Understanding gram ratings
Gram insulation ratings are the most common system that you’ll see used to rate the warmth of different winter outerwear models that use synthetic insulation. A gram rating is expressed with a lowercase letter “g,” but it doesn’t simply measure the weight in grams of the item’s insulation. Instead, the gram rating is the weight in grams of a one-meter by one-meter piece of the insulation in the jacket. Heavier gram ratings mean a warmer type of insulation.
Thus, if a jacket has a gram rating of 90g, that’s not because the insulation inside the jacket weighs 90 grams. Instead, a one-meter by one-meter piece of its insulation weighs 90 grams. That’s a relatively light piece of winter insulation, while heavier winter jackets often feature gram ratings of 200 grams, 300 grams, or more.
The magic of layering
Of course, there will be times when you’ll need more than one level of warmth. You might go to work when it’s 25 degrees outside, but it’s warmed up to 50 degrees by lunchtime when the sun is out. Dressing in layers is an excellent way of keeping warm in the winter, and it also allows you to keep multiple levels of warmth available for when you need them. Rather than wearing one heavy parka, you might wear multiple lighter layers that can be added and removed as needed.

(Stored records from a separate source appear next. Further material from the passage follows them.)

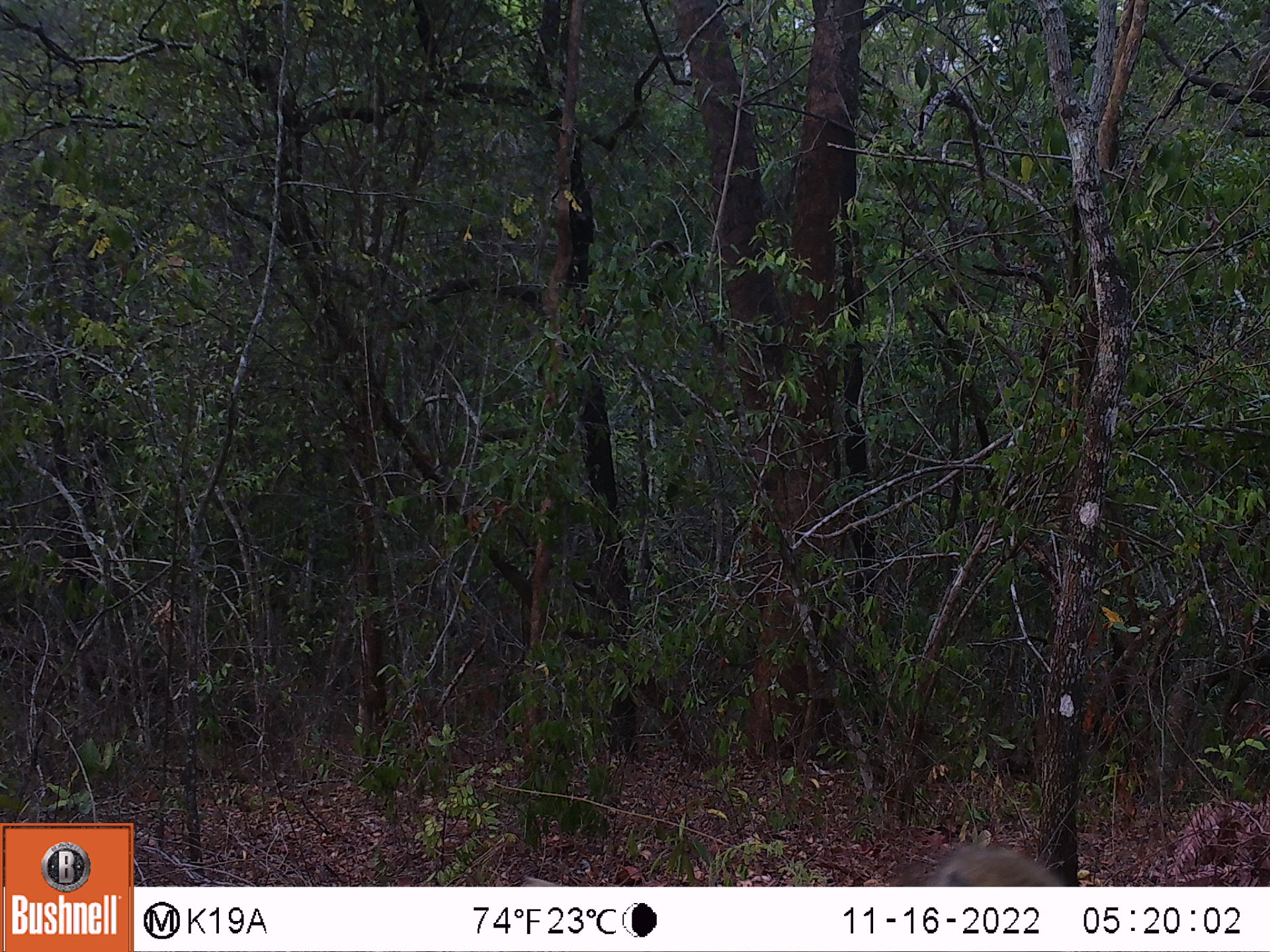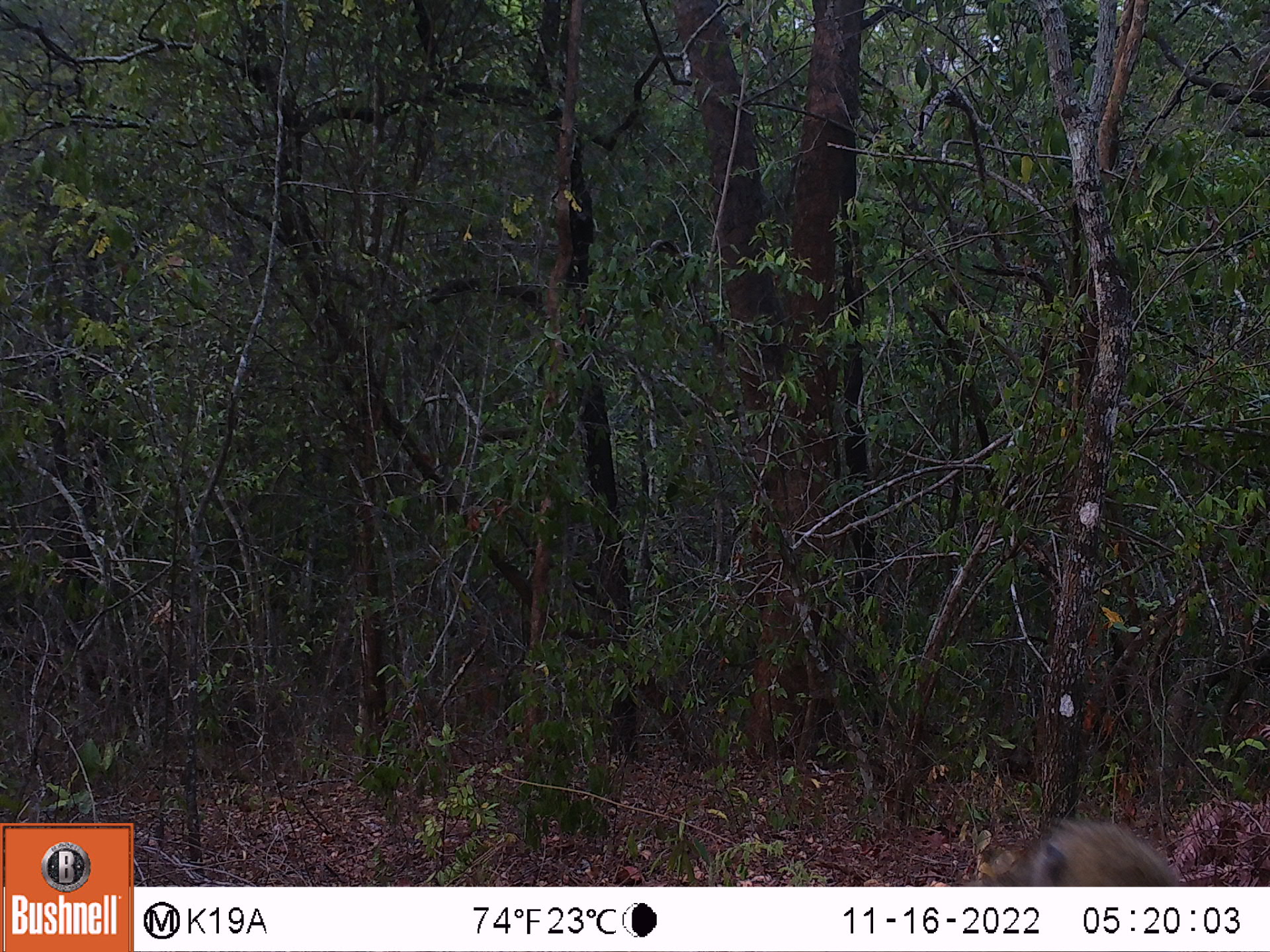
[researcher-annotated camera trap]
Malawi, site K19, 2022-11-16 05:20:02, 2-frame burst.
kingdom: Animalia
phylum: Chordata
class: Mammalia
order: Primates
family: Cercopithecidae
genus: Papio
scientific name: Papio cynocephalus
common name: yellow baboon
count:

Typically, a layering system will also use a moisture-wicking under layer to control sweat. If sweat dries on your skin in cold temperatures, it can steal heat from your body, so this is an important layer that shouldn’t be overlooked. Adding a moisture-wicking layer can be the secret sauce that keeps you comfortable all day long. Some outerwear models are available that build multiple layers into one garment. Lower layers are constructed using a zip-in or snap-in system that allows them to be added, removed, or worn by themselves. These can be a great option if you’re looking for an all-in-one model.
Whether you’re working or playing, the warmth of your body is what keeps you going when you’re outside in the cold. By looking carefully at your needs and doing a little research on the many models of winter outerwear available, you can make the right choice for keeping yourself warm and comfortable all winter long.